Foste-me roubado e deixaste a fasquia demasiado alta para qualquer outro homem. Esta noite sonhei contigo. Estavas igual. Fazes-me falta.

Fazes-me falta

Acho que a tua morte me fez ficar dividida entre o acreditar que num acaso a vida me devolve o que senti naqueles meses contigo ou em render-me que o resto depois de ti será sempre medíocre. Deixaste-me cá entre pessoas na maioria mais mortas por dentro do que tu que afinal morreste mesmo. Quando o mundo me dói sinto a tua falta. A falta da tua leveza, do teu sorriso sem motivo, dos teus rasgos entusiastas em que tornavas fantasias em momentos reais.

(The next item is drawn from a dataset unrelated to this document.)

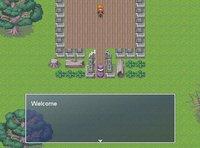Cкриншот Castlemania (TGNKK), изображение № 2191533 - RAWG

Continuas a fazer-me sorrir, aí do céu, ou do emaranhado de estrelas onde por certo vives, entre aquele conjunto de estrelas que um dia elegemos juntos como nossas, de forma a estarmos sempre perto um do outro, quando estávamos longe. «Quando tiveres saudades minhas olha para aquele conjunto de estrelas e saberás que também as vejo», dizias. Eras incurável nessa tua forma de romantizares tudo. Foste tu quem me ensinou o que era poder viver com as barreiras em baixo, sem muros, sem escudos.

Deixaste a fasquia demasiado alta para qualquer outro homem. Fazes-me falta

Pergunto-me muitas vezes, ainda passado estes anos todos, qual o propósito de tudo o que aconteceu. Foste-me roubado, arrancado de uma forma tão brutal que tudo é agora vivido por mim de forma frágil, insegura. Fizeste, dizias tu, «trinta por uma linha» para que me rendesse a ti e desapareceste de seguida. No dia em que morreste morreu uma parte de mim contigo. Deixaste-me cá com as memórias que criámos juntos e sei que todas elas são boas, aquecem-me o coração nas minhas noites tristes. E há momentos, confesso, em que dava tudo para voltar para aquela noite em que sentada no capô quente do teu carro, com os pés desnudos, te chamava louco por estares a atirar sonhos a dois a cada pedrinha que fazias saltitar desde a margem do rio Lima.

Foste-me roubado e deixaste a fasquia demasiado alta para qualquer outro homem. Esta noite sonhei contigo. Estavas igual. Sorriso imaculado com galáxias verdes a dançarem-te nos olhos. Fazes-me falta.